All three HMI components posted gains this month: The component gauging current sales conditions rose five points to 75, the index charting sales expectations in the next six months was up by five points to 78, and the component measuring buyer traffic squeaked out a one-point uptick to 48. Looking at the three-month moving averages for regional HMI scores, the South rose two points to 68, the Northeast rose one point to 50, and the West and Midwest remained unchanged at 77 and 63, respectively.
This month’s report shows that home builders are rebounding from the initial shock of the hurricanes. However, builders need to be mindful of long-term repercussions from the storms, such as intensified material price increases and labor shortages.
U.S. Housing Starts declined 4.7% month-over-month to a seasonally adjusted annual rate of 1.127M units – I had forecast a drop to an annual rate of 1.160M.
The starts data was accented by a 4.6% decline in single-family starts and a 5.1% decline in multi-unit starts. Single-family starts, however, were up in all regions, with the exception of the South (-15.3%).

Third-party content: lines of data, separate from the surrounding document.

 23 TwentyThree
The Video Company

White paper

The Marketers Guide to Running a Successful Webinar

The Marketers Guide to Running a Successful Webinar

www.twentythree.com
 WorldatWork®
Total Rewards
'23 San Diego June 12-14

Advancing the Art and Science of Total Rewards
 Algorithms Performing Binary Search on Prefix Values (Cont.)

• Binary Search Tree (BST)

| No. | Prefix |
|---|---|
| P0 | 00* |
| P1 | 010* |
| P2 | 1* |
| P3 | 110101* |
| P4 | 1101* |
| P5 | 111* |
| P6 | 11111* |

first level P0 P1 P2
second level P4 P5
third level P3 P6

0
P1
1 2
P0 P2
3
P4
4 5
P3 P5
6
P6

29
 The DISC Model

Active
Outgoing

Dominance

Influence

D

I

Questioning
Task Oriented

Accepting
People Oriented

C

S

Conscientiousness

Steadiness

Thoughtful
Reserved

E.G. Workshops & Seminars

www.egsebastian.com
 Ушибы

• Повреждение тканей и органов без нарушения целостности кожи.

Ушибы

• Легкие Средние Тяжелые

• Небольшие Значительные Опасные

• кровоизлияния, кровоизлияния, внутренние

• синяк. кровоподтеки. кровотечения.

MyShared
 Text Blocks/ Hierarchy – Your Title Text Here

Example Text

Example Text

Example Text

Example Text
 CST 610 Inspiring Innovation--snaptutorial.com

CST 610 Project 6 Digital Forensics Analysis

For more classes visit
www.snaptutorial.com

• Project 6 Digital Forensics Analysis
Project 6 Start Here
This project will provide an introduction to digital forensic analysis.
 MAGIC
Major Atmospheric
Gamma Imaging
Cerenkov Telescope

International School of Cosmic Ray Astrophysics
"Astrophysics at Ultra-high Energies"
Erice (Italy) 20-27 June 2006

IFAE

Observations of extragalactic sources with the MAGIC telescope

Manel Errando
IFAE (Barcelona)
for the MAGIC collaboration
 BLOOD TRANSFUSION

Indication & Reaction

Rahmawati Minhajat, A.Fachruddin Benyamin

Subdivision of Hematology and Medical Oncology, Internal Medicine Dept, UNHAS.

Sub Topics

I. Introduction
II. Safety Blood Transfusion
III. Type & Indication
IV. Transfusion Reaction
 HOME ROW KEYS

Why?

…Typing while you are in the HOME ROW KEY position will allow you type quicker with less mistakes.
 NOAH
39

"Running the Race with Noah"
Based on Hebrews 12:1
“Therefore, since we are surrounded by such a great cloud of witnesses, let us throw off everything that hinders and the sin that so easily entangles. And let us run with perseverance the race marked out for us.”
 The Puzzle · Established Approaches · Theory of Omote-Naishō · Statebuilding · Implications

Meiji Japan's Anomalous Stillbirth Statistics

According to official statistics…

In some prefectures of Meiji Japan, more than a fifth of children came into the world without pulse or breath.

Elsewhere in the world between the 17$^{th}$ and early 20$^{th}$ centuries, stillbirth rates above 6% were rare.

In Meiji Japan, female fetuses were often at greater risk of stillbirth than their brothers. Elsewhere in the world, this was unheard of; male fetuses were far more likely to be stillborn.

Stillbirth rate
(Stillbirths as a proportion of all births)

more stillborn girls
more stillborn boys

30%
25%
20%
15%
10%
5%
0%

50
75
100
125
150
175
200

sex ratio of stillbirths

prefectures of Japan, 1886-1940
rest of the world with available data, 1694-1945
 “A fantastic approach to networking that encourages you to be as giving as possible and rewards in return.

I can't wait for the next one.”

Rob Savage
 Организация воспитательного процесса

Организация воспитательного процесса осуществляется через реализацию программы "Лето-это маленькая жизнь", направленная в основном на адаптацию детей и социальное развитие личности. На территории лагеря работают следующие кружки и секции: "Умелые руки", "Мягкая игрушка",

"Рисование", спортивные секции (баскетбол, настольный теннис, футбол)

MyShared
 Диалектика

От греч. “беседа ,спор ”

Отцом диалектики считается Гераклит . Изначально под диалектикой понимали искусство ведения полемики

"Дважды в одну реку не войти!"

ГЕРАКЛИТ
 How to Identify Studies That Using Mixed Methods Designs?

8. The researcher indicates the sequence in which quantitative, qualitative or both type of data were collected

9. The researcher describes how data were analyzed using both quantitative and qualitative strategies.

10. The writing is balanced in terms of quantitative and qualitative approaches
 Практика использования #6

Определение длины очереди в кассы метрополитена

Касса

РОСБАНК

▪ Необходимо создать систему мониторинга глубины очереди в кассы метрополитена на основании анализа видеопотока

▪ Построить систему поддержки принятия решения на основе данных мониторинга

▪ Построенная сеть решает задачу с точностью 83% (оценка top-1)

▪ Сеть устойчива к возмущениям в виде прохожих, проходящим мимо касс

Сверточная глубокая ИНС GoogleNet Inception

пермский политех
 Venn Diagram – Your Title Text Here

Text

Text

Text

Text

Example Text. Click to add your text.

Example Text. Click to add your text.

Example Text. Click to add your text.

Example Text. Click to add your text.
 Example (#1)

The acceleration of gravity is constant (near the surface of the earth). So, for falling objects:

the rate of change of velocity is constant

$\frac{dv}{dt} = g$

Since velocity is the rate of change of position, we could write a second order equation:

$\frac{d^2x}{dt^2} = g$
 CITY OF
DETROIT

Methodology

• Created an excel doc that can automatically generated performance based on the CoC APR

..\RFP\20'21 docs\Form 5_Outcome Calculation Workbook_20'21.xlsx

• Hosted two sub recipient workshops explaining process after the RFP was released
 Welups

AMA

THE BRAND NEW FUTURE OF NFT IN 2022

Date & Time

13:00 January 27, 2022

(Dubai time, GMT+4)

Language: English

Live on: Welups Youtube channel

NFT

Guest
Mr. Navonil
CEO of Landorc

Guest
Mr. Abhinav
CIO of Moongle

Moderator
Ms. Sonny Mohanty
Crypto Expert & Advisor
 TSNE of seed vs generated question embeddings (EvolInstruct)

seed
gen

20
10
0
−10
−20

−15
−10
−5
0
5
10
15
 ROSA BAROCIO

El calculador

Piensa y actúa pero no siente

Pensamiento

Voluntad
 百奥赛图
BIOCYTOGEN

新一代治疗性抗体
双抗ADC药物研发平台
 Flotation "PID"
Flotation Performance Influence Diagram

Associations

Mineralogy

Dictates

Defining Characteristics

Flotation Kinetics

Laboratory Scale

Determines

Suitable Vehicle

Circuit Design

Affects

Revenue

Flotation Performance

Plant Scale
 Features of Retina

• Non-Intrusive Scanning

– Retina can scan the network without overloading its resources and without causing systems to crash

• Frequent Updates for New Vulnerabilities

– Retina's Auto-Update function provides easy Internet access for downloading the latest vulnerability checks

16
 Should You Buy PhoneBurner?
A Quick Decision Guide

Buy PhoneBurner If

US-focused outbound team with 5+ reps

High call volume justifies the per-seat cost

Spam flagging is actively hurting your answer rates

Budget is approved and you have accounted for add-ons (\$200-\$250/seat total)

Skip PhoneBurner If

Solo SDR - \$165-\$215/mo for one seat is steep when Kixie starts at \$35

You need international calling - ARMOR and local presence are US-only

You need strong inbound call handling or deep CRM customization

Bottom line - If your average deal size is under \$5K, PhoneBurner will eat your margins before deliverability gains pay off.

The number of units under construction at the end of the period increased 0.3% to 1.082 million. That brings the third quarter average to 1.076 million, which is slightly above the second quarter average of 1.070M
U.S. Building Permits which are a leading indicator, decreased 4.5% to a seasonally adjusted annual rate of 1.215M units – I had forecast a drop to 1.225M.
The month-over-month decrease in building permits was driven entirely by multi-family units. Single-family permits were flat while multi-family permits declined 16.1% after increasing 12.9% in August.
The key takeaway from the starts/permit reports was that the weakness in both starts and permits was concentrated in the South region, which suffered the biggest hit from the hurricanes, so one could reasonably assume that the October report will show better results.
U.S. Existing Home Sales increased 0.7% month-over-month in September to a seasonally adjusted annual rate of 5.39M units – I had forecast 5.29M.
The September sales pace is 1.5% below a year ago and the second slowest seen over the past year (behind August).
The median existing home price for all housing types increased 4.2% to $245,100, which was the 67th straight month of year-over-year gains. The median existing single-family home price was $246,800, up 4.2% from a year ago.
The inventory of homes for sale at the end of September (1.90 million) is 6.4% lower than the same period a year ago and has fallen year-over-year for 28 consecutive months.
Unsold inventory is at a 4.2-month supply at the current sales pace, versus 4.5 months a year ago and the 6.0-month supply typically associated with a more balanced market.
The takeaway from the report is that notable supply constraints remain, which will continue to act as a drag on overall sales due to the limited inventory and the high prices on available inventory that is crimping affordability
What to Watch for This Week
U.S. New Home Sales were running at an annual rate of 560,000 units in August and the September number is likely to show a small pullback to 555,000.
The NAR Pending Home Sales Index for September is likely to turn around from the 2.6% decline seen the prior month. Look for it to have risen by 0.8%.
The first reading for GDP in Q-3 should show that the US grew by 2.4% – down from 3.1% in Q-2.
The final Consumer Sentiment number for October should drop from 101.1 to 101.0.